Descoberta do Scripps Research revela ação potente do ácido carnósico no combate aos danos cerebrais causados pela doença
Muito antes dos avanços da medicina moderna, sálvia e alecrim já ocupavam lugar de destaque na sabedoria popular como ervas da memória. Shakespeare eternizou essa crença em Hamlet, quando Ofélia diz: “Aqui está o alecrim, que é para a lembrança.” Agora, séculos depois, a ciência comprova que essa tradição estava certa.
Em fevereiro de 2025, pesquisadores do respeitado instituto Scripps Research, nos Estados Unidos, anunciaram descobertas promissoras envolvendo o ácido carnósico, composto natural presente nessas duas ervas. O estudo demonstrou que a substância possui forte ação antioxidante e anti-inflamatória, capaz não apenas de proteger o cérebro, mas também de reverter danos neurológicos já instalados em testes com modelos animais da doença de Alzheimer.
“Aplicamos diversos testes de memória, e em todos houve melhora significativa”, afirmou o Dr. Stuart Lipton, neurologista e líder da pesquisa.
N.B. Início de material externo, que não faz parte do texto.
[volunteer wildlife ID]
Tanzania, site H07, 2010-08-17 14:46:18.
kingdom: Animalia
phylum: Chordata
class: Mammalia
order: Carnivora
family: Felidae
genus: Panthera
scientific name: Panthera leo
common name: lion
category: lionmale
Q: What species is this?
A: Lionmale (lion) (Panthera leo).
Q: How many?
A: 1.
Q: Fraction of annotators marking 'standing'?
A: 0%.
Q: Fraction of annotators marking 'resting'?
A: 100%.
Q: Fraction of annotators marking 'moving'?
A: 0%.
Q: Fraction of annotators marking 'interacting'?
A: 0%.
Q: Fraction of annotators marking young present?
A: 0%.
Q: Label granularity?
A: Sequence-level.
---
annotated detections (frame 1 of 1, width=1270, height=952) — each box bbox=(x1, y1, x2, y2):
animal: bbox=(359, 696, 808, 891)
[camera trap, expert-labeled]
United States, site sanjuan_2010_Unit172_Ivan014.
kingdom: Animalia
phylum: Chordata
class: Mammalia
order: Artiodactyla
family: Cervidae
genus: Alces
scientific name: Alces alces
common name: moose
Os resultados acendem uma nova esperança na busca por tratamentos naturais para doenças neurodegenerativas.
Fitoterapia em foco: a sabedoria ancestral ganha respaldo científico
A ação do ácido carnósico surpreendeu os pesquisadores ao estimular a regeneração de células nervosas, reduzir inflamações e neutralizar radicais livres — fatores cruciais na progressão do Alzheimer. Com isso, cresce o interesse da comunidade científica pela fitoterapia, que une o conhecimento tradicional ao rigor das evidências modernas.
Ainda que os testes em humanos estejam por vir, os dados iniciais reforçam o potencial terapêutico de compostos naturais como aliados da saúde cerebral.
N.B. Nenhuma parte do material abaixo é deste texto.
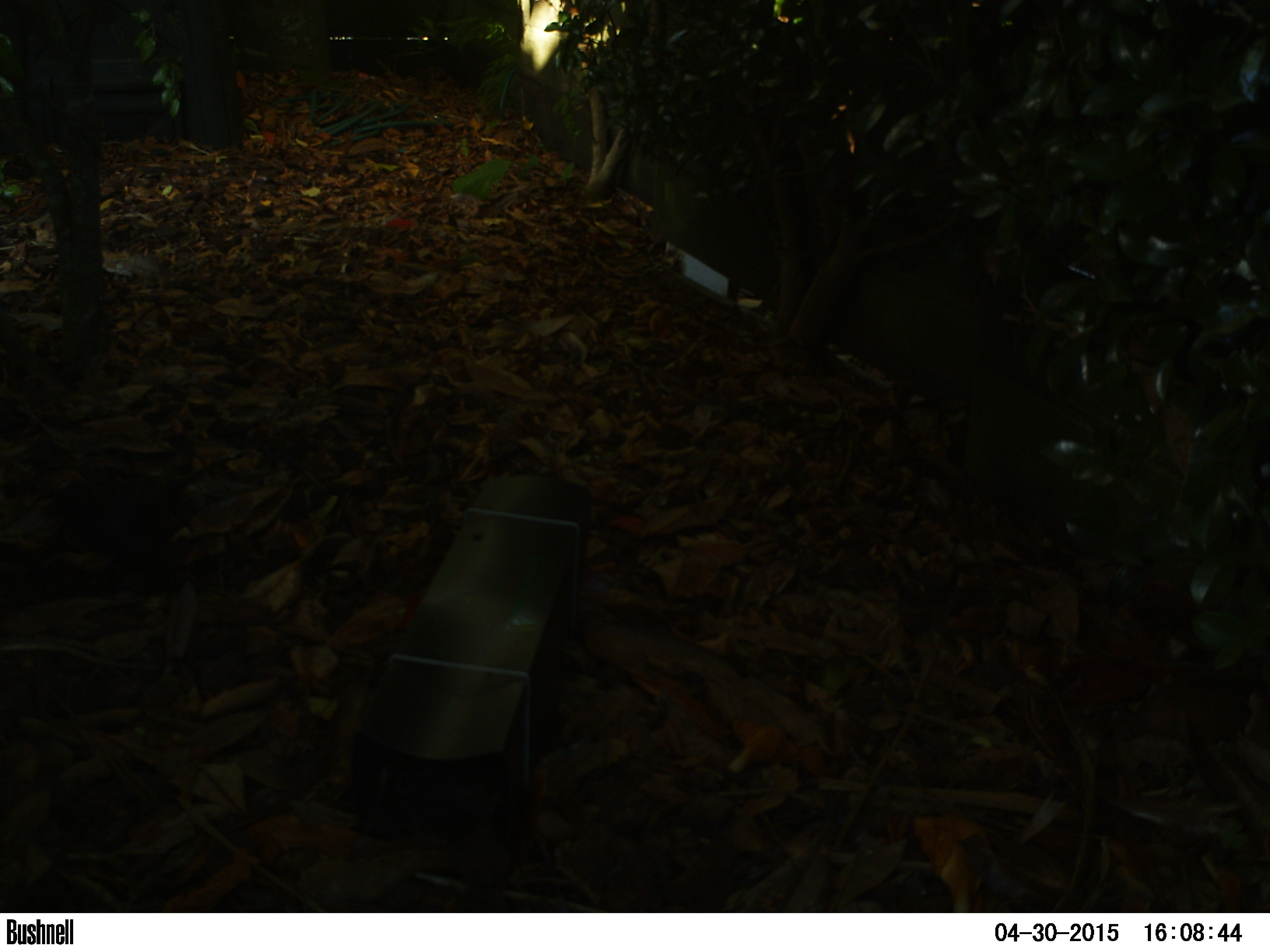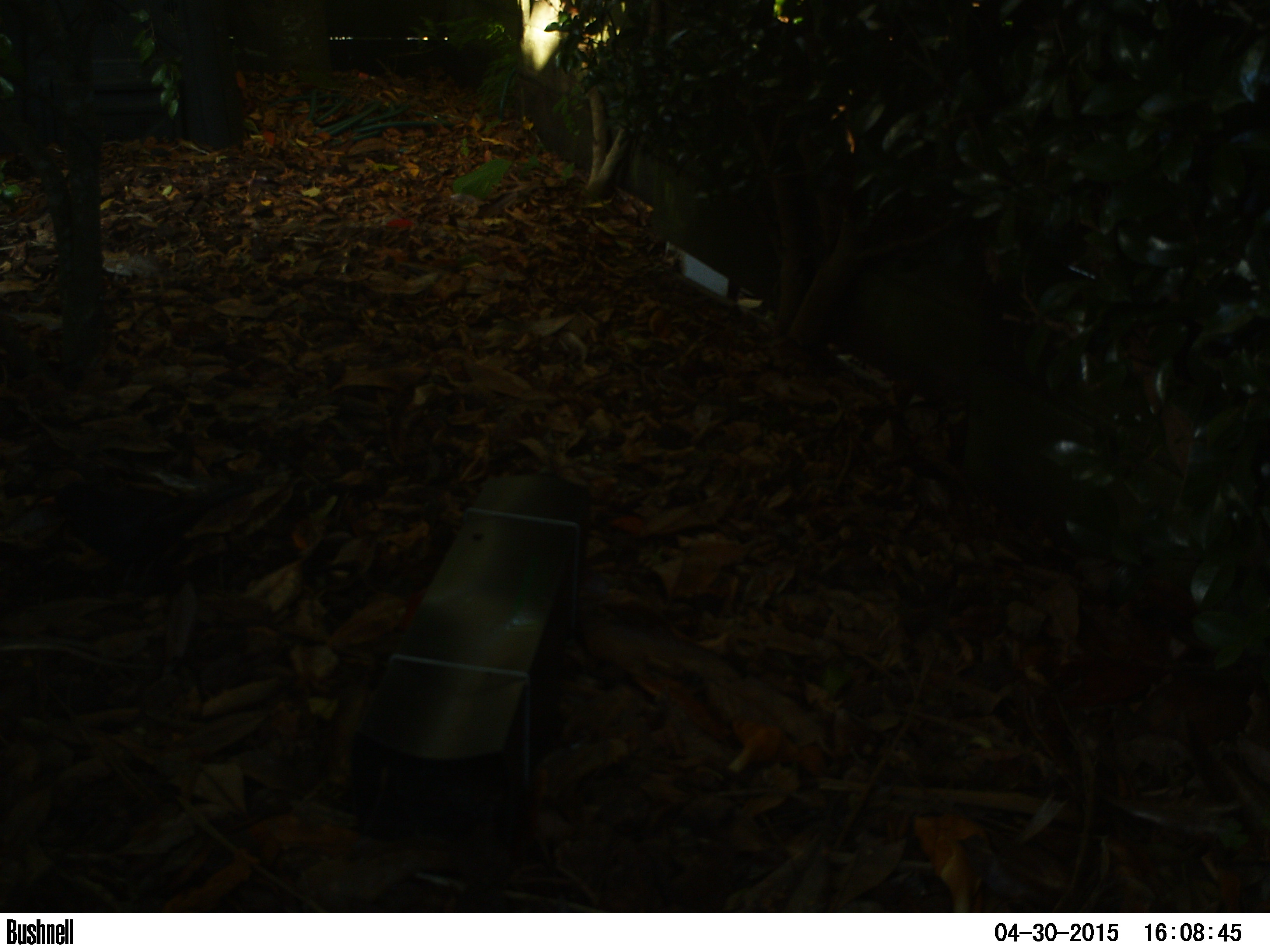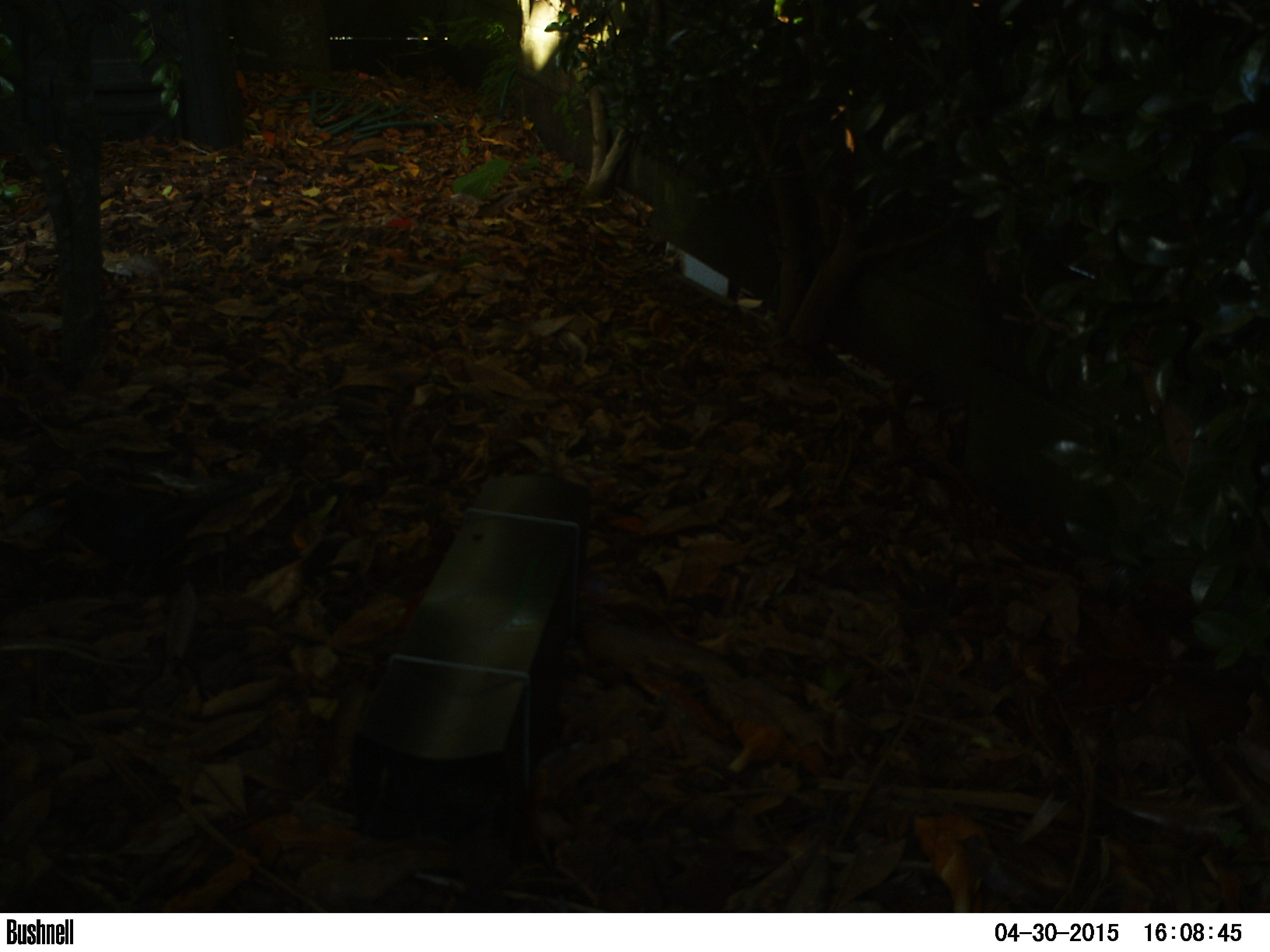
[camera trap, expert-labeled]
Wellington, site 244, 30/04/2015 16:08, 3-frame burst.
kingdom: Animalia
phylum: Chordata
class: Aves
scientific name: Aves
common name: bird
Bird (Aves).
Perfume que cura: entre a ciência e o sagrado
Além de suas propriedades medicinais, sálvia e alecrim são amplamente utilizados na aromaterapia, prática milenar que valoriza a conexão entre o corpo, a mente e os sentidos. O aroma dessas plantas tem sido associado ao bem-estar, clareza mental e até à espiritualidade — uma conexão que, agora, encontra eco nas descobertas científicas.
Esperança enraizada na natureza
Embora o Alzheimer continue desafiando a medicina, a revelação de que substâncias presentes em ervas simples podem oferecer caminhos de tratamento traz uma mensagem de otimismo. A integração entre tradição e ciência mostra que a natureza continua sendo uma fonte valiosa de cura.
Este avanço fortalece a ideia de que ervas medicinais para memória, como sálvia e alecrim, podem não apenas inspirar novos medicamentos, mas também resgatar o respeito por saberes ancestrais que atravessam gerações.